ELENCO DEI COMPITI.
- 1) Secondo le accuse tedesche riportate nell'articolo sui migranti africani, quale somma sarebbe stata pagata a ciascuno di loro?
- 2) Stabilisci se le seguenti affermazioni concordano con l'articolo sui migranti africani, citando per ciascuna le parole decisive: (a) il permesso concesso ai migranti era valido sei mesi; (b) in Germania i migranti hanno diritto a sussidi; (c) i migranti fuggirono dalla Libia allo scoppio della guerra civile.
- 3) Per favore, scrivi il seguito dell'articolo sui migranti africani, partendo dopo l'ultima frase riportata.

ESTRATTO.

Maggio 28th, 2013 Riccardo Fucile

CENTINAIA DI AFRICANI AVREBBERO RICEVUTO SOLDI E UN PERMESSO SCHENGEN PER PROSEGUIRE IL VIAGGIO VERSO LA GERMANIA

Gravissime accuse delle autorità  tedesche all’Italia.
Centinaia di migranti africani arrivati in Italia dove avevano ottenuto lo stato di rifugiati (o esuli), cioè non di illegali, sarebbero stati ‘spediti’ dalle autorità  italiane in Germania.
O meglio, a ciascuno di loro, secondo le accuse tedesche, sono stati pagati 500 euro ed è stato concesso un permesso di soggiorno valido per tre mesi per tutta l’area di Schengen (quella gran parte dell’Unione europea al cui interno una volta entrati si viaggia senza essere tenuti a passare controlli di confine) a condizione che si trasferissero altrove.
Molti di loro sarebbero stati invitati più o meno chiaramente a recarsi in Germania.
Il problema è serio, soprattutto per gli sventurati esuli, i quali in Germania non hanno diritto a sussidi o altre misure di appoggio e sostegno.
Sono cittadini di paesi africani classificati come democratici (Nigeria, Togo, Ghana, dove tornando rischierebbero la miseria ma non repressioni), ma ottennero lo status di rifugiati in quanto, trovandosi da anni come emigrati per lavoro in Libia, fuggirono dalla Libia allo scoppio della guerra civile tra regime di Gheddafi e ribelli.
Fuggirono spesso con mezzi di fortuna, pericolosi viaggi in mare.
In Italia appunto furono classificati rifugiati perchè venivano da una zona di guerra, la Libia. Ma non sono rifugiati o esuli dal paese di nascita.
“Non hanno diritti legali qui in Germania, sarebbe irresponsabile dare loro false speranze”, dichiara il ministro degli Affari sociali della città -Stato di Amburgo, Detlef Scheele.
“Le uniche alternative per loro sono andare dove possono avere diritto di residenza legale e lavorare, come per esempio in Italia, o il loro paese solo se nel frattempo là  la situazione è cambiata”.

DATI FORNITI.
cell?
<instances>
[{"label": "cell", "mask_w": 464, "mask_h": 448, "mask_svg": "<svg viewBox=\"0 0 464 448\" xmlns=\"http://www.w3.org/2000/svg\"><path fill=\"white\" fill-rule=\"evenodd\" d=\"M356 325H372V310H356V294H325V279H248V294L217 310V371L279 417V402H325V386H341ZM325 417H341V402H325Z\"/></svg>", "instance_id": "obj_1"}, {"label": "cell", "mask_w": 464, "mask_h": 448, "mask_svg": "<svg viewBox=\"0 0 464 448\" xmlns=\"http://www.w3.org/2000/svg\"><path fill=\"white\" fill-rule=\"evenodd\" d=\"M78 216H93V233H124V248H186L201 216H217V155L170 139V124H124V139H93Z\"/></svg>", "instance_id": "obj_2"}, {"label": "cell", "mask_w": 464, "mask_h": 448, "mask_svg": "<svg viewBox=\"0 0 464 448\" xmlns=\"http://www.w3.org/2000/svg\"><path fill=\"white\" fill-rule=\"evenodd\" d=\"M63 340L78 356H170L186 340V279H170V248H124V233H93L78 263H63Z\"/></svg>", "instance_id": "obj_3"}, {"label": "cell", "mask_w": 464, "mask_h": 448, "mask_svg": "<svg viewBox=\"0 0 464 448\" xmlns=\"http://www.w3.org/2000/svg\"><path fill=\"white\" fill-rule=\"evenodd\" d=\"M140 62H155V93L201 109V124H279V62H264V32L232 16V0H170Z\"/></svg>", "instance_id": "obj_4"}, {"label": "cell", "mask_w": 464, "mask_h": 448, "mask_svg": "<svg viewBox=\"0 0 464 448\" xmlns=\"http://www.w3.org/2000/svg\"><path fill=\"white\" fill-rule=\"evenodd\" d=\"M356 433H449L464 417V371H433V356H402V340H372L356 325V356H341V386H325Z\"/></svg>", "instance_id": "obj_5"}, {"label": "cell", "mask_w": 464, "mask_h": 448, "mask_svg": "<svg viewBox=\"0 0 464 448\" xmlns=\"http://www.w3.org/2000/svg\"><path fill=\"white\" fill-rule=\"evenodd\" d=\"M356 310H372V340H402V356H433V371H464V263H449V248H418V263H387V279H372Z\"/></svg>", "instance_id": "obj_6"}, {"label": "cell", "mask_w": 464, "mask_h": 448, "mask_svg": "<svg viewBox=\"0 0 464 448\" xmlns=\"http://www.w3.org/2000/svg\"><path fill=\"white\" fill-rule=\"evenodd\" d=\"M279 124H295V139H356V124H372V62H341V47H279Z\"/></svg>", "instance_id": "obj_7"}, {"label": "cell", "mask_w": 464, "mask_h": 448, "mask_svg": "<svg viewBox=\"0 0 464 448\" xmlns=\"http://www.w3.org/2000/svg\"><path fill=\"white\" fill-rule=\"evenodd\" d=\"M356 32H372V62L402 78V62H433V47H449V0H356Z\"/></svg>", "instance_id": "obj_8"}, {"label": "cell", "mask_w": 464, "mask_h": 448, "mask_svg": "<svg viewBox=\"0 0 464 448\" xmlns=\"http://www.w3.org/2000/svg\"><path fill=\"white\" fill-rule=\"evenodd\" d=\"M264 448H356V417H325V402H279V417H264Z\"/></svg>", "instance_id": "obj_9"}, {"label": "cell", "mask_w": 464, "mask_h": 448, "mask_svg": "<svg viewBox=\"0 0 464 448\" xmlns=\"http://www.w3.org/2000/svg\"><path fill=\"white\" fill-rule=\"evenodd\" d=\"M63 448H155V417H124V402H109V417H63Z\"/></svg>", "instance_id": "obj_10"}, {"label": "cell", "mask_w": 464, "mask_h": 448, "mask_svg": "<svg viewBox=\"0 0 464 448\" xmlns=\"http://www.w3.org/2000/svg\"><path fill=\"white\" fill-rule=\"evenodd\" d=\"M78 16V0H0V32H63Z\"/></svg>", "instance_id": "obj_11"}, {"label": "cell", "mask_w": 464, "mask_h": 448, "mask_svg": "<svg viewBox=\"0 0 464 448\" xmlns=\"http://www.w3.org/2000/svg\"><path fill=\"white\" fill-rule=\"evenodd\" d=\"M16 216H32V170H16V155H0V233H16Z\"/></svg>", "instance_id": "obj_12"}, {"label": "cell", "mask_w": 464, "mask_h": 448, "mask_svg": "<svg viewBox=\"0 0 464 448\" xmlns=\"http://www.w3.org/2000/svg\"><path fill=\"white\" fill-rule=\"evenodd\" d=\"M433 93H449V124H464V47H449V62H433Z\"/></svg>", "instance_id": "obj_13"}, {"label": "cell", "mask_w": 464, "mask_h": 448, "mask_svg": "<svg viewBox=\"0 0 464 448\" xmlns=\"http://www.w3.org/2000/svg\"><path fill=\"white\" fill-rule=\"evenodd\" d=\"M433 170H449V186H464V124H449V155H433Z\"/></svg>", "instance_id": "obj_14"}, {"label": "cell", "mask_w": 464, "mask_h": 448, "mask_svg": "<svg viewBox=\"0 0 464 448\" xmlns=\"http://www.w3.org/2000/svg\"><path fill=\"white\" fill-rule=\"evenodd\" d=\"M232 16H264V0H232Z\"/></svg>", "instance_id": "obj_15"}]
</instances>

RISPOSTE AI COMPITI.
- 1) 500 euro.

- 2)
(a) No: "un permesso di soggiorno valido per tre mesi per tutta l’area di Schengen".
(b) No: "i quali in Germania non hanno diritto a sussidi o altre misure di appoggio e sostegno".
(c) Sì: "fuggirono dalla Libia allo scoppio della guerra civile tra regime di Gheddafi e ribelli".

- 3)
E’ un pasticciaccio che minaccia di pesare e creare malumori nei rapporti bilaterali italotedeschi, sullo sfondo delle generali tensioni tra tutti i governi dell’eurozona su austerità , occupazione, salvataggio della moneta unica.
Il ministero dell’Interno federale, tra l’altro, non è chiaro che ruolo abbia voluto giocare: secondo l’agenzia di stampa tedesca Dpa, aveva scritto circolari riservate ai responsabili degli uffici stranieri (cioè per gli extracomunitari) dei 16 Stati della Repubblica federale (Bundeslaender), avvertendoli appunto in modo confidenziale che l’Italia stava pagando fino a 500 euro a testa a ogni rifugiato, più il visto Schengen, alla condizione che in cambio la persona del caso partisse dal territorio italiano alla volta di un altro Stato europeo membro dello spazio di Schengen.
La polemica, non nuova, rischia oltre l’incidente diplomatico di riaprire anche lo scontro sugli sbarchi nel Mediterraneo.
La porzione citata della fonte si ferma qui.